_DOCUMENT EXCERPT_:
- - - - -

One thing to put out there...
The original plan was based on the hangar being roughly at runway level.
But every foot above the runway we can manage is one less foot of retaining wall, with associated savings there.
So, the thought is, how much of a grade is feasible before it becomes problematical? The pole barn has to be set back 40’ from the runway edge, and I assume I’ll want a level portion right in front of the pole barn to push things out onto. So I guess I’m asking how many feet of rise can I have over a 20’ run before the steepness becomes an issue? Meeting with the contractor today or tomorrow to discuss.
A while back I was curious due to looking at airparks, some on rather interesting gradients.
Going on memory, FAA has 1.5% slope change over 100ft of lateral distance. The max slop for runways was something like 3% but taxiways could be as much as 6%.
The real issue was the curve at the bottom of the grade, the problem is prop clearance as the pavement curves upwards.
If you plane on a straight in taxi with the nose of the plane to the back wall, you can actually continue the grade into the hangar, and then you get a gravity assist on pulling the plane out. One airpark, in NC if I recall correctly, had a gentle slope into the hangar for the "model" home. The owner would make sure the wheel is straight, release the brakes and let the plane roll out. He used power to pull the plane in.
Don't think Eddie has to worry about prop strike.
Only if he's inverted while taxiing.
BUT, he might get a different plane someday, or want to sell the property to someone else with a different plane.

- - - - -

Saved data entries
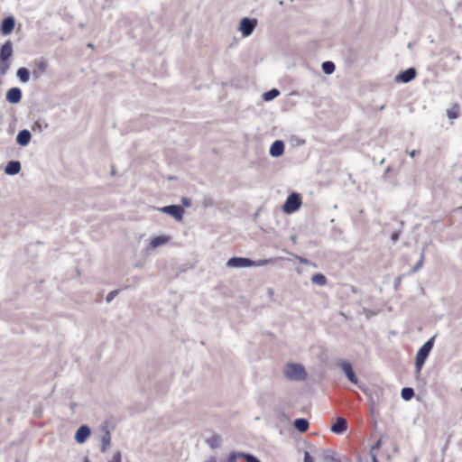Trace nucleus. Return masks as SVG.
I'll return each instance as SVG.
<instances>
[{
    "instance_id": "1",
    "label": "nucleus",
    "mask_w": 462,
    "mask_h": 462,
    "mask_svg": "<svg viewBox=\"0 0 462 462\" xmlns=\"http://www.w3.org/2000/svg\"><path fill=\"white\" fill-rule=\"evenodd\" d=\"M275 260V258H269L264 260L252 261L249 258L232 257L226 262V266L229 268L263 266L269 263H273Z\"/></svg>"
},
{
    "instance_id": "2",
    "label": "nucleus",
    "mask_w": 462,
    "mask_h": 462,
    "mask_svg": "<svg viewBox=\"0 0 462 462\" xmlns=\"http://www.w3.org/2000/svg\"><path fill=\"white\" fill-rule=\"evenodd\" d=\"M13 55V43L6 41L0 49V74L5 75L10 68L9 59Z\"/></svg>"
},
{
    "instance_id": "3",
    "label": "nucleus",
    "mask_w": 462,
    "mask_h": 462,
    "mask_svg": "<svg viewBox=\"0 0 462 462\" xmlns=\"http://www.w3.org/2000/svg\"><path fill=\"white\" fill-rule=\"evenodd\" d=\"M283 373L291 381H303L307 377L305 368L300 364H287L284 366Z\"/></svg>"
},
{
    "instance_id": "4",
    "label": "nucleus",
    "mask_w": 462,
    "mask_h": 462,
    "mask_svg": "<svg viewBox=\"0 0 462 462\" xmlns=\"http://www.w3.org/2000/svg\"><path fill=\"white\" fill-rule=\"evenodd\" d=\"M433 341L434 337L430 338L426 343H424V345L417 352L415 358V368L417 373L420 372L430 352L431 351L433 347Z\"/></svg>"
},
{
    "instance_id": "5",
    "label": "nucleus",
    "mask_w": 462,
    "mask_h": 462,
    "mask_svg": "<svg viewBox=\"0 0 462 462\" xmlns=\"http://www.w3.org/2000/svg\"><path fill=\"white\" fill-rule=\"evenodd\" d=\"M301 205V199L298 193H292L288 196L285 203L282 206V210L287 214H291L297 211Z\"/></svg>"
},
{
    "instance_id": "6",
    "label": "nucleus",
    "mask_w": 462,
    "mask_h": 462,
    "mask_svg": "<svg viewBox=\"0 0 462 462\" xmlns=\"http://www.w3.org/2000/svg\"><path fill=\"white\" fill-rule=\"evenodd\" d=\"M256 24V20L245 17L240 22L239 30L243 36L247 37L253 33Z\"/></svg>"
},
{
    "instance_id": "7",
    "label": "nucleus",
    "mask_w": 462,
    "mask_h": 462,
    "mask_svg": "<svg viewBox=\"0 0 462 462\" xmlns=\"http://www.w3.org/2000/svg\"><path fill=\"white\" fill-rule=\"evenodd\" d=\"M159 210L162 213L171 216L176 220H181L184 214V209L180 206L177 205L166 206L160 208Z\"/></svg>"
},
{
    "instance_id": "8",
    "label": "nucleus",
    "mask_w": 462,
    "mask_h": 462,
    "mask_svg": "<svg viewBox=\"0 0 462 462\" xmlns=\"http://www.w3.org/2000/svg\"><path fill=\"white\" fill-rule=\"evenodd\" d=\"M338 366L343 370L346 376L351 383L355 384L358 383V379L353 371L352 365L348 361H341L338 364Z\"/></svg>"
},
{
    "instance_id": "9",
    "label": "nucleus",
    "mask_w": 462,
    "mask_h": 462,
    "mask_svg": "<svg viewBox=\"0 0 462 462\" xmlns=\"http://www.w3.org/2000/svg\"><path fill=\"white\" fill-rule=\"evenodd\" d=\"M101 430L103 431V434L101 436L100 451L102 453H106L111 446V433L107 427H103Z\"/></svg>"
},
{
    "instance_id": "10",
    "label": "nucleus",
    "mask_w": 462,
    "mask_h": 462,
    "mask_svg": "<svg viewBox=\"0 0 462 462\" xmlns=\"http://www.w3.org/2000/svg\"><path fill=\"white\" fill-rule=\"evenodd\" d=\"M47 61L41 59L34 62V69L32 72L34 79H38L47 69Z\"/></svg>"
},
{
    "instance_id": "11",
    "label": "nucleus",
    "mask_w": 462,
    "mask_h": 462,
    "mask_svg": "<svg viewBox=\"0 0 462 462\" xmlns=\"http://www.w3.org/2000/svg\"><path fill=\"white\" fill-rule=\"evenodd\" d=\"M6 100L11 104H17L22 99V91L19 88H12L6 92Z\"/></svg>"
},
{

- - - - -

_SET TASKS_:
[1] List every percentage given for a slope or grade in the hangar discussion.
[2] In the hangar discussion, substitute "pole barn" for "hangar" in the passage starting at "If you plane" and ending at "a different plane.".

_COMPLETED EXERCISE_:
[1] 1.5%, 3%, 6%

[2]
If you plane on a straight in taxi with the nose of the plane to the back wall, you can actually continue the grade into the pole barn, and then you get a gravity assist on pulling the plane out. One airpark, in NC if I recall correctly, had a gentle slope into the pole barn for the "model" home. The owner would make sure the wheel is straight, release the brakes and let the plane roll out. He used power to pull the plane in.
Don't think Eddie has to worry about prop strike.
Only if he's inverted while taxiing.
BUT, he might get a different plane someday, or want to sell the property to someone else with a different plane.